__TASK BRIEF__: Without the pictures, give the listing below again exactly.

__DATA FOR THIS TASK__:
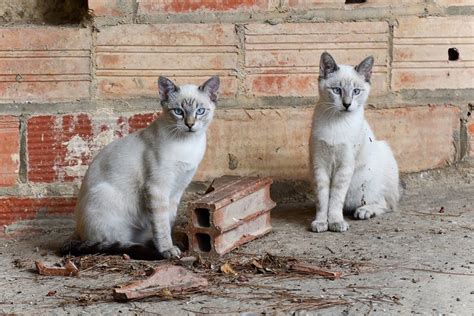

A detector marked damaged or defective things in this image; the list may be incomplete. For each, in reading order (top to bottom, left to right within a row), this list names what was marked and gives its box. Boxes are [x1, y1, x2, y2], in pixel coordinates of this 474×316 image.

broken brick piece [185, 175, 274, 256]
broken brick piece [113, 264, 207, 302]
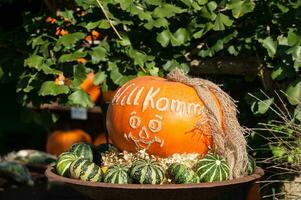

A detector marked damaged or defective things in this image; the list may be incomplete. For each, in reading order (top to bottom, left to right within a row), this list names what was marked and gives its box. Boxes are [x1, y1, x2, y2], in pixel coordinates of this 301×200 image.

rusted container rim [44, 166, 262, 190]
rusty metal bowl [44, 166, 262, 200]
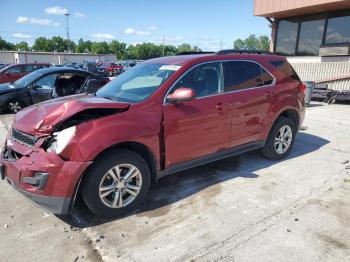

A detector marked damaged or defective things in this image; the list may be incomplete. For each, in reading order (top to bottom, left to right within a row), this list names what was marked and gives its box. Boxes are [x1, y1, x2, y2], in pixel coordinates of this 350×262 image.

crumpled front bumper [0, 140, 92, 214]
parked damaged vehicle [0, 67, 108, 113]
broken headlight [46, 126, 76, 155]
crushed hood [13, 94, 130, 135]
damaged red suv [0, 50, 304, 217]
parked damaged vehicle [0, 51, 304, 217]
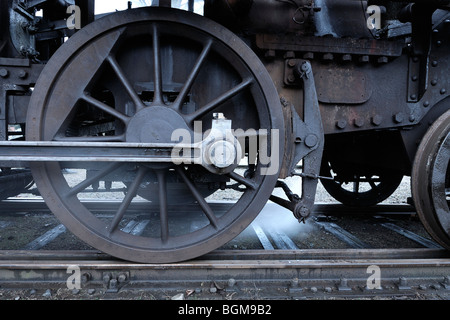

__RESPONSE AREA__:
A detector marked damaged or defective things in this image; the list may be incomplete. For each, in reading order (top to bottom, left to right within a row), this list names what was marked and gives its box. Boxes are [x1, y1, x2, y2], in pixel coordinates of this 474×316 image.

broken brick piece [185, 175, 274, 256]
broken brick piece [113, 264, 207, 302]

A detector marked damaged or defective things in this image; the list may be incomplete. For each, in reading order (top to bottom, left to right within a row), this list names what was marked and gives its box. Boxes are [x1, y1, x2, y2], in pixel coordinates of this 301×200 image.

rusted container rim [44, 166, 262, 190]
rusty metal bowl [44, 166, 262, 200]

A detector marked damaged or defective things in this image; the list may be incomplete. For each, in reading order (top to bottom, left to right within a row), this list names what was marked and gives its box. Boxes are [x1, y1, x2, y2], in pixel coordinates of this 350×262 image.

crumpled front bumper [0, 140, 92, 214]
parked damaged vehicle [0, 67, 108, 113]
broken headlight [46, 126, 76, 155]
crushed hood [13, 94, 130, 135]
damaged red suv [0, 50, 304, 217]
parked damaged vehicle [0, 51, 304, 217]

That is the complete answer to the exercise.